Ратмир ждал, что Филипп начнёт расспрашивать его о том, что произошло, захочет понять, почему ему так не хочется оставаться в Новгороде, понять его боль и поделиться советом, но Филипп не спросил. Вместе этого Грек снова увлёкся своими письменами. А к Ратмиру подошёл Гарольд.
– Два монаха уже подружились, – усмехнулся он, – вставай, Монашек, пора в дорогу. И ты, Грек, давай, поднимай свой зад.
– Не беспокойся за мой зад, Варяг, – ответил Филипп, и рыжебородый скандинав хрипло рассмеялся.
– По коням, – послышался уже приказ Олега, и богатыри стали собираться в дорогу. Снова им предстояло весь день провести в пути, под палящим солнцем, страдая от жажды и голода. Гарольд не снимал кольчуги и запрещал делать это Ратмиру, отчего тело юного послушника теперь горело огнём и мучилось от страшной жажды. Пару раз Ратмир чувствовал, что вот-вот лишится чувств и упадёт с коня, но каким-то чудом он смог удержаться и свалился на землю только когда богатыри остановились на привал. Послушник почувствовал, что совсем обессилел, дорога для него превратилась в невыносимую муку. В высокой луговой траве мало кто видел Ратмира, и он позволил себе расслабиться. Бредовые образы тут же принялись атаковать его сознание. Ратмир вновь увидел огромного монстра, выходящего из тьмы. У того монстра было три головы, глаза были зелёные, как у змеи. Но самое страшное, что он не стоял на земле, а словно парил над ней. Огромные зелёные глаза заглянули в глаза Ратмира, взглянули прямо ему в душу.

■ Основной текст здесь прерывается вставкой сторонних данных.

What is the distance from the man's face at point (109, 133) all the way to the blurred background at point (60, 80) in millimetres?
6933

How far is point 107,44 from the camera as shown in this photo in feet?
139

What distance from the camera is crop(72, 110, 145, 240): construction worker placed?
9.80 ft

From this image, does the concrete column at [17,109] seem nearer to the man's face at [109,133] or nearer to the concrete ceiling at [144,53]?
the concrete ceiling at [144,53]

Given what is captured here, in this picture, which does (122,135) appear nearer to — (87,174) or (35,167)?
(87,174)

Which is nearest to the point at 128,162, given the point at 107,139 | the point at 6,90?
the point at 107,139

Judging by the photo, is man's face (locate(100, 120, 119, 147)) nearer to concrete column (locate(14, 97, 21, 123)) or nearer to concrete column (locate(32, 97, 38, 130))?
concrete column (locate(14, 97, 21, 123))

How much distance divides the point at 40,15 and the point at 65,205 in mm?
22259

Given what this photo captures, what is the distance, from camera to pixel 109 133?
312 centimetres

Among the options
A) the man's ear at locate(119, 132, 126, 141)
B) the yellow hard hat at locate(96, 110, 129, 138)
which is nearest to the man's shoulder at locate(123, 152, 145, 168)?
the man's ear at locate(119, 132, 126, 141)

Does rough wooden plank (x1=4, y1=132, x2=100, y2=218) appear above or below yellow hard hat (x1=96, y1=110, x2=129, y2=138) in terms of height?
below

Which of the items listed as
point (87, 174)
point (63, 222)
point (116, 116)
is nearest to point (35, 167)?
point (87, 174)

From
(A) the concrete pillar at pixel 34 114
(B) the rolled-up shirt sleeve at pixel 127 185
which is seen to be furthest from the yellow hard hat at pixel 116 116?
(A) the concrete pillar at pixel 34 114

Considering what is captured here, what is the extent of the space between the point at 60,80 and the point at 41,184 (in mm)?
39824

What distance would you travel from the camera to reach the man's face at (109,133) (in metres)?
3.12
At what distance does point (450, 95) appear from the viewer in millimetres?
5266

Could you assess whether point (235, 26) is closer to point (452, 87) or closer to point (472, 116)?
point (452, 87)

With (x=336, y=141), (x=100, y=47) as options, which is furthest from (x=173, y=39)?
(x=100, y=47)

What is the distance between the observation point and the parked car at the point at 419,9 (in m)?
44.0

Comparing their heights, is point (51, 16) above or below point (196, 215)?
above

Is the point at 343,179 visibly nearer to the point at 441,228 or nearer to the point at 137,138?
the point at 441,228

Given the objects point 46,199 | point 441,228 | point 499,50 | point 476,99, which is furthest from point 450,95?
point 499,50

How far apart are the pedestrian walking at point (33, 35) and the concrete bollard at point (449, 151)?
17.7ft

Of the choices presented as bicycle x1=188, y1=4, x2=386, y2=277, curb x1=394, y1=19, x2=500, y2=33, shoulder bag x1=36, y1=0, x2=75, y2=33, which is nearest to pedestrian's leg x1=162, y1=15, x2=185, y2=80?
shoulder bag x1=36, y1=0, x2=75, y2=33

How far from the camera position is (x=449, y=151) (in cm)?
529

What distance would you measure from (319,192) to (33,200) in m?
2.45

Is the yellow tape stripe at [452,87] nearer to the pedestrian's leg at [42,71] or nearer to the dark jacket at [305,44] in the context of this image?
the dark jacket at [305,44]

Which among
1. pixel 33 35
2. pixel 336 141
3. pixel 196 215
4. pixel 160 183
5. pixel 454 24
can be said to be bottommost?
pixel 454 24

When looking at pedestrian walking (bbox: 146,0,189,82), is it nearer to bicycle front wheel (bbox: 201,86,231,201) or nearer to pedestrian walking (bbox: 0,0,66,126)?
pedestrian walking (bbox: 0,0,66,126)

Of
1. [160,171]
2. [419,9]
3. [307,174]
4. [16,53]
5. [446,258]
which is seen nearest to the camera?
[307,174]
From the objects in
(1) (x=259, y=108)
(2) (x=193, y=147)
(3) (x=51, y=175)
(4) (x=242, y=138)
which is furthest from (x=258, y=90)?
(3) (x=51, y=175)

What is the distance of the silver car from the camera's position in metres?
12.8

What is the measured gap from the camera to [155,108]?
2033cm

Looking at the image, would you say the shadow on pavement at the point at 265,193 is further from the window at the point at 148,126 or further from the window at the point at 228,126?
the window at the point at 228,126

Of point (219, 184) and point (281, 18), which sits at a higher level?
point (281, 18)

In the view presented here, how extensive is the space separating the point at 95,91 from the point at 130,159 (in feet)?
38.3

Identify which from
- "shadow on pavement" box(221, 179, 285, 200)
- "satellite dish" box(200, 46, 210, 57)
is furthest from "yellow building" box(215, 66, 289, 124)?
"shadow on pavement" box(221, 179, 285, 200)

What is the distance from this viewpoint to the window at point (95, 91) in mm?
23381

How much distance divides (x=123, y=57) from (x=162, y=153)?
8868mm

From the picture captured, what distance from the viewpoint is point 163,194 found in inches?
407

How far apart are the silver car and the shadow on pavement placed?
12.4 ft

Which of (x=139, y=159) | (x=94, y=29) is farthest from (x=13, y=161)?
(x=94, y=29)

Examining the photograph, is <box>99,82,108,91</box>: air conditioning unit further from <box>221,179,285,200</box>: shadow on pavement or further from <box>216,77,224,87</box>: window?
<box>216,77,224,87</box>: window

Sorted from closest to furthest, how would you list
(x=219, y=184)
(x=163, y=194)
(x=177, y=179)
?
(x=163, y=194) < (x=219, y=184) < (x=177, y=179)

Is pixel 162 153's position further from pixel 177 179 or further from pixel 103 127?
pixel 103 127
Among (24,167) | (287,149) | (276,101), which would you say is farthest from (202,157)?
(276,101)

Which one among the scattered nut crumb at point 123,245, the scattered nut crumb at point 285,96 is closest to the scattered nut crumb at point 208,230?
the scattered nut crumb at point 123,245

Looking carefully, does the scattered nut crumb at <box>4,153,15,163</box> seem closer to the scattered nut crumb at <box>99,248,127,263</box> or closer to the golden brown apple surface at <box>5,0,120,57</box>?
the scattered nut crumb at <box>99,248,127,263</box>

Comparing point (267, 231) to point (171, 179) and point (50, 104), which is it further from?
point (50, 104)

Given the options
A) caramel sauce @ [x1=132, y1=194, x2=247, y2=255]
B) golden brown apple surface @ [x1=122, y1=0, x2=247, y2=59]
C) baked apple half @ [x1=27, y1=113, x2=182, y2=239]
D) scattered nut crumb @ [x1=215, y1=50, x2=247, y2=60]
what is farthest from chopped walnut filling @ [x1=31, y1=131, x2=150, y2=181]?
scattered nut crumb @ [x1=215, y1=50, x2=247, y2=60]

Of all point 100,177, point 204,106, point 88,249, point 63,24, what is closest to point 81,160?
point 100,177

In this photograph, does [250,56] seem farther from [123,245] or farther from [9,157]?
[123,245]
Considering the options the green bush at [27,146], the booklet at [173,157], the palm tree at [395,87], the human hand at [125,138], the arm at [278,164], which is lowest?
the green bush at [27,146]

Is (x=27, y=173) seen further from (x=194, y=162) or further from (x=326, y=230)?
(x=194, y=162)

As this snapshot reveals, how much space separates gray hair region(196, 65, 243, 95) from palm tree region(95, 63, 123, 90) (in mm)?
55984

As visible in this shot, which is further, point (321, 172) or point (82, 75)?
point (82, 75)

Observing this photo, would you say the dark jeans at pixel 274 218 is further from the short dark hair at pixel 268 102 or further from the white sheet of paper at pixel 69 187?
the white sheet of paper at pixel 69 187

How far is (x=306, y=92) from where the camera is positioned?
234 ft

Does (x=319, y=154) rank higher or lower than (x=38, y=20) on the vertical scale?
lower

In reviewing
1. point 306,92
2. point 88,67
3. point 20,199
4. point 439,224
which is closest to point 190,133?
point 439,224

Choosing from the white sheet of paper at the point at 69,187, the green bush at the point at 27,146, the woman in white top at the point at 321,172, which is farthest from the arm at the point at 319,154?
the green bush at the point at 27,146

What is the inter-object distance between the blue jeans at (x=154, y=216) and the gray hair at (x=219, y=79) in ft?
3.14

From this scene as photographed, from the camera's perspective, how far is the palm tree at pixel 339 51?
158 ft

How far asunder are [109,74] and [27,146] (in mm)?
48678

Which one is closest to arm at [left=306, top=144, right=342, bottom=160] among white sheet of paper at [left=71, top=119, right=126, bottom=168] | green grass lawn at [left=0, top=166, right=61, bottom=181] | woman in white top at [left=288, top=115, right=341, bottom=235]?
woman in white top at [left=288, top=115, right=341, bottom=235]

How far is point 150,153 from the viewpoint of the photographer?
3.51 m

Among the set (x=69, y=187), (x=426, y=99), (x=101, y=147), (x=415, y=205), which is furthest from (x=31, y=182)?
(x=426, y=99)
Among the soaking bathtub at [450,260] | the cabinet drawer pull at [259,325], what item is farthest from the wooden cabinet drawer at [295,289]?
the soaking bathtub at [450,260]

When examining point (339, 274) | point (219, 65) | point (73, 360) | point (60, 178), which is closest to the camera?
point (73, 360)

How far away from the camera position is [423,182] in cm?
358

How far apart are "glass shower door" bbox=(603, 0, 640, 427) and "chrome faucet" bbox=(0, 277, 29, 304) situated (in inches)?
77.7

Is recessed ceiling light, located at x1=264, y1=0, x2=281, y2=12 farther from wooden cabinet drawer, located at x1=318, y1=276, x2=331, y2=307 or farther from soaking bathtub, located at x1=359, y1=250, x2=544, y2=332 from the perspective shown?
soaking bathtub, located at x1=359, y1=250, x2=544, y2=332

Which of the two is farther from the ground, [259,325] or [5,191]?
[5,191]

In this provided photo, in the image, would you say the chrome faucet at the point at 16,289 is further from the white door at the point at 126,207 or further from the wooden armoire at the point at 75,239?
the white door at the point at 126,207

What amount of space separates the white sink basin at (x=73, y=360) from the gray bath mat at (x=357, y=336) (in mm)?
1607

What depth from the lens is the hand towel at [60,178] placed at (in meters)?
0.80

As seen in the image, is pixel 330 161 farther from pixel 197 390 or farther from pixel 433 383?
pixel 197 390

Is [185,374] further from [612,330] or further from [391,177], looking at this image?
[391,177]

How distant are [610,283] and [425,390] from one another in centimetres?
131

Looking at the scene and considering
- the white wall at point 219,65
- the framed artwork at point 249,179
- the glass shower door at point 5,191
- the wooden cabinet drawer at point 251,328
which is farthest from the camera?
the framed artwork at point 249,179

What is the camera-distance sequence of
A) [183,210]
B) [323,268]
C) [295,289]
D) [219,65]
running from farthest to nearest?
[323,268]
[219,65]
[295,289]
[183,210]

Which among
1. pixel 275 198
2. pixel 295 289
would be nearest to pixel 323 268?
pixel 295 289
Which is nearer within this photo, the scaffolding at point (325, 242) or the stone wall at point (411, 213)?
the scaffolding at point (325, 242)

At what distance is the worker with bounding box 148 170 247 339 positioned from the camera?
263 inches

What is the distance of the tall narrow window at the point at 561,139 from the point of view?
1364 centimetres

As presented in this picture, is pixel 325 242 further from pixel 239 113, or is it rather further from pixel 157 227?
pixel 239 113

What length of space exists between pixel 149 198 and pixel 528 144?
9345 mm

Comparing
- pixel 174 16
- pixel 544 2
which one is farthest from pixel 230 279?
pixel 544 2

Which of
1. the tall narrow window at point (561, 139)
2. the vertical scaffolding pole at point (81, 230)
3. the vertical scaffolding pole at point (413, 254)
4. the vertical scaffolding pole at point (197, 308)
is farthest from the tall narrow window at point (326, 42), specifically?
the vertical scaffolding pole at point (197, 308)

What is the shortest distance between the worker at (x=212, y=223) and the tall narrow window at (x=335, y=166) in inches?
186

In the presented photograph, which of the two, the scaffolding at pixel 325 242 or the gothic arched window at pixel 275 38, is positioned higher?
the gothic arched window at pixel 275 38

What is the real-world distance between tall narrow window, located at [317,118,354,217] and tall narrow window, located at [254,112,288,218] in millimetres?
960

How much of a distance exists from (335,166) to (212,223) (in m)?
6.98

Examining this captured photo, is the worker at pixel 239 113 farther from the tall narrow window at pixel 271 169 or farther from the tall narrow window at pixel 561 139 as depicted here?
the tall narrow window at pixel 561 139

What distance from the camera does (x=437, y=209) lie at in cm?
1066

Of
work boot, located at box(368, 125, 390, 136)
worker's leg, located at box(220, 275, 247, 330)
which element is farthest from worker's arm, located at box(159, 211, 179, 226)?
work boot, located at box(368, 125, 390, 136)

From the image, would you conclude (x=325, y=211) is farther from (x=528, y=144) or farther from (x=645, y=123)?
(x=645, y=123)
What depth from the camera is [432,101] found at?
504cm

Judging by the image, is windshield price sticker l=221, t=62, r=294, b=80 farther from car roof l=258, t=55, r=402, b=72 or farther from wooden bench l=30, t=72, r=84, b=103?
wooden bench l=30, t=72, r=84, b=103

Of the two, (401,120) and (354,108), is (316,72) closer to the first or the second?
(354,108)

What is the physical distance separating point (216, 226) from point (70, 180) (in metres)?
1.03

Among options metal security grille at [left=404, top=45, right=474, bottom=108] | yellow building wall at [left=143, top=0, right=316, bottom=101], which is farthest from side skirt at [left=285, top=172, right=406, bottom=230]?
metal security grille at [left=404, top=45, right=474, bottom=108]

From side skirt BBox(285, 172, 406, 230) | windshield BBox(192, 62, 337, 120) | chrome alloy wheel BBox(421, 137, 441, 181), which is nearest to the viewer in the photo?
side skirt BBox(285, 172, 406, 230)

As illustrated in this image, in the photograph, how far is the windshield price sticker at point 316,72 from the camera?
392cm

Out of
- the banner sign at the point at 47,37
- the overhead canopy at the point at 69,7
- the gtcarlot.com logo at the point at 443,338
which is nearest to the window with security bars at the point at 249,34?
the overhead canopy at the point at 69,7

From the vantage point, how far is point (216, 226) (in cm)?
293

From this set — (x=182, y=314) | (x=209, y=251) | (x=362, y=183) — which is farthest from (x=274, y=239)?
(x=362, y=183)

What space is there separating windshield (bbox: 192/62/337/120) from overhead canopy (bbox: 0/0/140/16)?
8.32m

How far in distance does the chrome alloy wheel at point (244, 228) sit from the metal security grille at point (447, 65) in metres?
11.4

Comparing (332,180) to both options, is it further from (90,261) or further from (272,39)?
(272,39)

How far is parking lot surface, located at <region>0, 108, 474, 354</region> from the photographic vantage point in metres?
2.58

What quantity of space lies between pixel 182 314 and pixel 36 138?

– Ты на верном пути, – прошептала змея, – иди на Змеиную Заставу. Колдуны уже рядом.
Ратмир очнулся в холодном поту, вокруг него собрались богатыри. По выражениям их лиц он понял, что что-то случилось, он чем-то привлёк их внимание.
– Что происходит? – спросил Ратмир.
– Ты кричал во сне, – отвечал Филипп, – призывал всех идти на Змеиную Заставу.
– Это всё Змей. Я снова видел его, он велел мне идти туда.
Олега, похоже, эти слова не обрадовали, а заставили задуматься.
– Возможно, это ловушка, – проговорил Филипп.